Greg Kochanski

# Syllabus - Mathematical Models for Speech and Language

Hilary Term 2004. Tuesdays, 12-1, Centre for Language and Philology Common Room.

DT Week 1
• Handout1A: Why probabilities? Why one needs quantitative, probabilistic models of the world. Errors: Experimental and Other.
• Handout1B: The logic and math of Probabilities. This include definitions and basic math on probabilities (e.g. what is the probability that either of two events will happen).
• [Source] DT Week 2
• Handout2A: Case studies of pathological science. Why the unaided human brain is a dangerous tool. [Source]
• Odds Ratio form of Bayes' Theorem. Recursive use of Bayes' Theorem. Deciding between a few discrete alternatives.

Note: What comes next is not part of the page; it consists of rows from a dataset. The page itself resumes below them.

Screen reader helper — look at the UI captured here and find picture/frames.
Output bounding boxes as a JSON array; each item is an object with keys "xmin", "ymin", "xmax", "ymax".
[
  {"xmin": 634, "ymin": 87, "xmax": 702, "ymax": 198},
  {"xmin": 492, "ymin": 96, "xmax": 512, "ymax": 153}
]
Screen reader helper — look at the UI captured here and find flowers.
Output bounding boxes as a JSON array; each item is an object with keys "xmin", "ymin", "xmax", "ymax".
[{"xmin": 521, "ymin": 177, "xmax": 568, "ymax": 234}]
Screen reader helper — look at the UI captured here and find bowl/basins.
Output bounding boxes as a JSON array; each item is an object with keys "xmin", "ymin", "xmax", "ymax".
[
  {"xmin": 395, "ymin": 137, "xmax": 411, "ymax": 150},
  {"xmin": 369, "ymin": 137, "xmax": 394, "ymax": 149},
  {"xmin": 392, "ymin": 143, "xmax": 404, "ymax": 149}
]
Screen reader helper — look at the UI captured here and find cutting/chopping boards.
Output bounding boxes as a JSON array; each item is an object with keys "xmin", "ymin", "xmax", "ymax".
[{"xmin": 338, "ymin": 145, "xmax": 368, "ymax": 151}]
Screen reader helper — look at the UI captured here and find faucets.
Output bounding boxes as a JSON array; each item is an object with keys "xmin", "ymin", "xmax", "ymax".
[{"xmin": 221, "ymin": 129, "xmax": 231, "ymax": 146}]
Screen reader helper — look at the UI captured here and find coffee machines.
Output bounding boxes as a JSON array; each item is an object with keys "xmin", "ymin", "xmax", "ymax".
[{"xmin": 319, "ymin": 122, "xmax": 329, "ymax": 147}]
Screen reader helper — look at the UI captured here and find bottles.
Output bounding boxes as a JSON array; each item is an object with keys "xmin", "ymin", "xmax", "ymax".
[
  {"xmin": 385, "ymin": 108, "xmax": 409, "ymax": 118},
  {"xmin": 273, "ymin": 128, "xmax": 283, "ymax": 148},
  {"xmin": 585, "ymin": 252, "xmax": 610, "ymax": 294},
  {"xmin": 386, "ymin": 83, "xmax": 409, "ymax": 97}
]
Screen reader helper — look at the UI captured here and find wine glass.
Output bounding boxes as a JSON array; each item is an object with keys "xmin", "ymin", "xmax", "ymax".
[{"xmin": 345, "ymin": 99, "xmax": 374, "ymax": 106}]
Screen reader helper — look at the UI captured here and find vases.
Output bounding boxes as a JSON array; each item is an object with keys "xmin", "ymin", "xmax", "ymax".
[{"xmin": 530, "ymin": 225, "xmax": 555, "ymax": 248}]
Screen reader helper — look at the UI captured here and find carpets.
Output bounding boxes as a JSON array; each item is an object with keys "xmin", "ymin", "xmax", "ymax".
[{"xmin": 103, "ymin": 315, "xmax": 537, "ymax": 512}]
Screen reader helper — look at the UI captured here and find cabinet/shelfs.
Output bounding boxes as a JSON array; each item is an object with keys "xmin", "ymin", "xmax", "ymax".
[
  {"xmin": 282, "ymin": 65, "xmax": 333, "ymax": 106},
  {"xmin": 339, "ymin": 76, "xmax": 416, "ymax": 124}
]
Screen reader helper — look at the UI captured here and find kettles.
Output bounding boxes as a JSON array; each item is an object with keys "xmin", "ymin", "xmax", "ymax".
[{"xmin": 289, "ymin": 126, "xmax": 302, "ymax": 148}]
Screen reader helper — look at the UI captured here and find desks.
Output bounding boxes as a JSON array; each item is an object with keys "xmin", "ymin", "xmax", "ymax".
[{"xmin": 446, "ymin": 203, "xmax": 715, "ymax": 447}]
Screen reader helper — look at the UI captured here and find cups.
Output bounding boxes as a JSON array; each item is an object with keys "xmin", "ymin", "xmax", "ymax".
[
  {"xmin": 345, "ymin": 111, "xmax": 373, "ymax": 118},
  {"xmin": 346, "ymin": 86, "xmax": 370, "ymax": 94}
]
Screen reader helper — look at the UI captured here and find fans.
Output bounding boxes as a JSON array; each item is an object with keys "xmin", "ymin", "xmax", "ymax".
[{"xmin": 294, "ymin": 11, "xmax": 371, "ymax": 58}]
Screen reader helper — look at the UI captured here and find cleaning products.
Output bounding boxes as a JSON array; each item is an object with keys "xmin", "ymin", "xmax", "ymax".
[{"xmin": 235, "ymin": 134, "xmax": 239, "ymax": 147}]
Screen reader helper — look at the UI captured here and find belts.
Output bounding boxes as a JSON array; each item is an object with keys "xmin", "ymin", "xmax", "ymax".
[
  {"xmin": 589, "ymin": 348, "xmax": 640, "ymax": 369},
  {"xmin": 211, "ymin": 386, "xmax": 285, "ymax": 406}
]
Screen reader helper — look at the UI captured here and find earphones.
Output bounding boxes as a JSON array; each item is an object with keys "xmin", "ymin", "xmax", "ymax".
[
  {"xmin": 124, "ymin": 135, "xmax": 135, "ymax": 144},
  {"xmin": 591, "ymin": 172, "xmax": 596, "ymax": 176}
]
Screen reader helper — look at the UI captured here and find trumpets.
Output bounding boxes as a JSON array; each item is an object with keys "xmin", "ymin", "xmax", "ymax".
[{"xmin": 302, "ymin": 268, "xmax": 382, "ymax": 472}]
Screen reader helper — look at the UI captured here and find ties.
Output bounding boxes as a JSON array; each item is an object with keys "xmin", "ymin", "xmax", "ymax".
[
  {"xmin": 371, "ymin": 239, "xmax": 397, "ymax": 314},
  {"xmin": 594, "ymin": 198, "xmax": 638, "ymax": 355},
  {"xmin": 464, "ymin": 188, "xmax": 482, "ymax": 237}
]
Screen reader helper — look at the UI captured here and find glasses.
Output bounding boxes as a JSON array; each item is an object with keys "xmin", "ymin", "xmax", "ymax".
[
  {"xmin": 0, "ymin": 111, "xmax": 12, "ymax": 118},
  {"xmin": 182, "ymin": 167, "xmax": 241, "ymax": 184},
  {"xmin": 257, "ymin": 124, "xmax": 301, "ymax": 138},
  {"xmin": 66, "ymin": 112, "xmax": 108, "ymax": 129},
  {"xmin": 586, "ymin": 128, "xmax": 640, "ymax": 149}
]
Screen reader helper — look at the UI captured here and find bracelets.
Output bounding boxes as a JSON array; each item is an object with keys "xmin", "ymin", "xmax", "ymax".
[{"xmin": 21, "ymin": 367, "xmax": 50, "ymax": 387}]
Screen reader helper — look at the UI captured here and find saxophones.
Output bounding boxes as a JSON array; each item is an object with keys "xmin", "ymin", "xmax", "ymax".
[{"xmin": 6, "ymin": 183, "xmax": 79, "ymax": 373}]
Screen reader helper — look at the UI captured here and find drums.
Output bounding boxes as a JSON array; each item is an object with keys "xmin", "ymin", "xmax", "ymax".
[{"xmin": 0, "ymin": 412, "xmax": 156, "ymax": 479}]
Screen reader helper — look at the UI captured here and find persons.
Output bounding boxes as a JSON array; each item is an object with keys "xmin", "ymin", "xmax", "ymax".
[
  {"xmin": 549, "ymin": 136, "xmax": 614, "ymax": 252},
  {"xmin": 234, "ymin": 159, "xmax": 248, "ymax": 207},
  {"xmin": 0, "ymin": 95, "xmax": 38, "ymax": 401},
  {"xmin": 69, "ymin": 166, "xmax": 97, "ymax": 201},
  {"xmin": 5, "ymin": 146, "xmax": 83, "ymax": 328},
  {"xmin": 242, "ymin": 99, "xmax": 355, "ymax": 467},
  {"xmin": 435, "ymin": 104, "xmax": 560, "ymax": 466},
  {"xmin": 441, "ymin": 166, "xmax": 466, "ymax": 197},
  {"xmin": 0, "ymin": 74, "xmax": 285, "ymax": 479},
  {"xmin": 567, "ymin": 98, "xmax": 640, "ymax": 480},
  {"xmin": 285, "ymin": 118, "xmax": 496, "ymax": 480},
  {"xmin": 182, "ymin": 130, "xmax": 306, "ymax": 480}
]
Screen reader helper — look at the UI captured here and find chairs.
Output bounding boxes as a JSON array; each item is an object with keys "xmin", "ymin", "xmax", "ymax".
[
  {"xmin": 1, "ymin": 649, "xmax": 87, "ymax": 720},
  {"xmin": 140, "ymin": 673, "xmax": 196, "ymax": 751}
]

Connection to statistical significance. Preliminary discussion of Bayes classifiers. Applications: Language and Spam Identification. Discussion of using statistics to assign authorship. Handout3A
• Brief overview of Fuzzy Logic.
• [Source]
DT Week 4
Continuous estimation:
• Decision Rules: maximum likelyhood, maximum a-posteriori probability (MAP), minimum risk, expected value. How averages work, including linear regression. Probabilities are abstractions. Using Bayes' Theorem to estimate probabilities from frequencies. Then, you can use those probabilities in Bayes' Theorem to estimate P(Spam) or authorship or style.
• Good-Turing Estimation: how to estimate the probability that the Sun will not rise tomorrow, or other rare events. How do you compute the probability that the word ``immunological'' will appear in the next sentence, given a small corpus of text?
• [Source]
DT Week 5
• Text classifier architecture. Spam/language/authorship reprise, this time with Good-Turing and N-gram models.
• Bootstrap resampling: A easy-to-remember but computer-intensive way to look at complex problems or to handle non-Gaussian data.
• [Source]
DT Week 6
No new material - Review.
DT Week 7
• Confidence intervals and hypothesis testing.
• Monte-Carlo simulations. Q: If you flip a coin, how often do you get three heads in a row? A: Let's do a million flips on the computer and see!
• [Source]
DT Week 8
DT Unfulfilled Ambitions
• Bayesean Belief Networks.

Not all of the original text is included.